Kepala BPBA, Teuku Nara Setia, menyebutkan bahwa kebakaran permukiman menjadi bencana yang paling banyak terjadi, yakni sebanyak 86 kali, dengan kerugian mencapai Rp69 miliar.
Sementara itu, banjir tercatat terjadi 68 kali, merendam 5.062 rumah, merusak 11 jembatan, dan 18 tanggul, serta menyebabkan 883 hektare sawah terendam. Bencana ini memaksa 4.009 orang mengungsi.
“Kebakaran hutan dan lahan (karhutla) juga masih menjadi ancaman serius dengan 63 kejadian yang membakar 214 hektare lahan,” ungkap Nara dalam rilis resmi, Selasa (7/1/2025).
Bencana Lain yang Melanda Aceh
Selain itu, angin puting beliung terjadi sebanyak 34 kali, merusak 376 rumah, dengan kerugian mencapai Rp9,5 miliar. Longsor terjadi 14 kali, dengan kerugian mencapai Rp1,2 miliar, sementara banjir bandang terjadi 4 kali, merendam rumah, dan menyebabkan kerugian Rp715 juta.
Bencana lain termasuk kekeringan di Aceh Besar, gempa bumi bermagnitudo 5,9 di Simeulue, dan abrasi yang merusak satu rumah.
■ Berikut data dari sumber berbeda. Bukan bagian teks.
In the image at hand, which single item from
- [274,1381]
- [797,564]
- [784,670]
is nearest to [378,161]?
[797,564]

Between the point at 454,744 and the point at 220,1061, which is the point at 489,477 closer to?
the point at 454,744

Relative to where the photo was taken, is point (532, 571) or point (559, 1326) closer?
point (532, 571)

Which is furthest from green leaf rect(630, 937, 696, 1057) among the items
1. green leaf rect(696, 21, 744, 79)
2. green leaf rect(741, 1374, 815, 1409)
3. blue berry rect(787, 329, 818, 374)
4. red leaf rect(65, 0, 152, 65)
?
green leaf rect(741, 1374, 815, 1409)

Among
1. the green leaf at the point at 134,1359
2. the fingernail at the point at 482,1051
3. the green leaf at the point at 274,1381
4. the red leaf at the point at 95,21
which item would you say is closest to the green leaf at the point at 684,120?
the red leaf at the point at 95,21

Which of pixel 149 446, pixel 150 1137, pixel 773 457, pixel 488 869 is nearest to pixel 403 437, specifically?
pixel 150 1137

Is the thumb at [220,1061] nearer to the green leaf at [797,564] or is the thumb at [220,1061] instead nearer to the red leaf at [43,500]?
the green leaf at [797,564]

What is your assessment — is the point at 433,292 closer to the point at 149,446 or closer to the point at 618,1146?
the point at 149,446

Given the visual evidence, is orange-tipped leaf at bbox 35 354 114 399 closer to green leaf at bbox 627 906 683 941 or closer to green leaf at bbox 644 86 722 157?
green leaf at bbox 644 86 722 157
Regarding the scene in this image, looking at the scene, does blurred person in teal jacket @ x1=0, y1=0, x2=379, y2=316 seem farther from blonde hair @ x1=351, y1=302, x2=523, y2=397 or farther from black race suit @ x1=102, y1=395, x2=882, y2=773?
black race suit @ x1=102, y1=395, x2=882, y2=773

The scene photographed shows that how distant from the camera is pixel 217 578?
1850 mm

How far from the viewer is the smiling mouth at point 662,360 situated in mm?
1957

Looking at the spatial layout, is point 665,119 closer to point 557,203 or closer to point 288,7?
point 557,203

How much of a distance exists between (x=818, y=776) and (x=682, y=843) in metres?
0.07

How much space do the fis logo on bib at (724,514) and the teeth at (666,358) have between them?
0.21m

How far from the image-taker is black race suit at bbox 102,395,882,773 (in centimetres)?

Secara keseluruhan, bencana ini juga berdampak pada 40 sarana pendidikan, 3 sarana kesehatan, 11 fasilitas pemerintahan, dan 12 tempat ibadah.
Mitigasi Bencana dan Imbauan BPBA
Teuku Nara Setia mengapresiasi penurunan jumlah kejadian bencana dibandingkan tahun sebelumnya, terutama kebakaran permukiman yang turun dari 149 kejadian pada 2023 menjadi 86 pada 2024. Begitu pula dengan banjir yang turun dari 105 menjadi 68 kejadian.
“Ini adalah hasil kerja sama dalam meningkatkan mitigasi bencana. Namun, kita harus tetap waspada dan menjaga alam, khususnya terkait karhutla,” jelasnya.
Ia mengimbau masyarakat untuk tidak membuka lahan dengan cara membakar hutan serta menjaga fungsi hutan sebagai resapan air. Nara juga meminta masyarakat dan pemerintah untuk terus bersinergi dalam penanggulangan bencana.
“Bencana adalah urusan bersama. Mari kita tingkatkan upaya pengurangan risiko bencana untuk melindungi masyarakat dan lingkungan kita,” tutupnya. (mad/hdl)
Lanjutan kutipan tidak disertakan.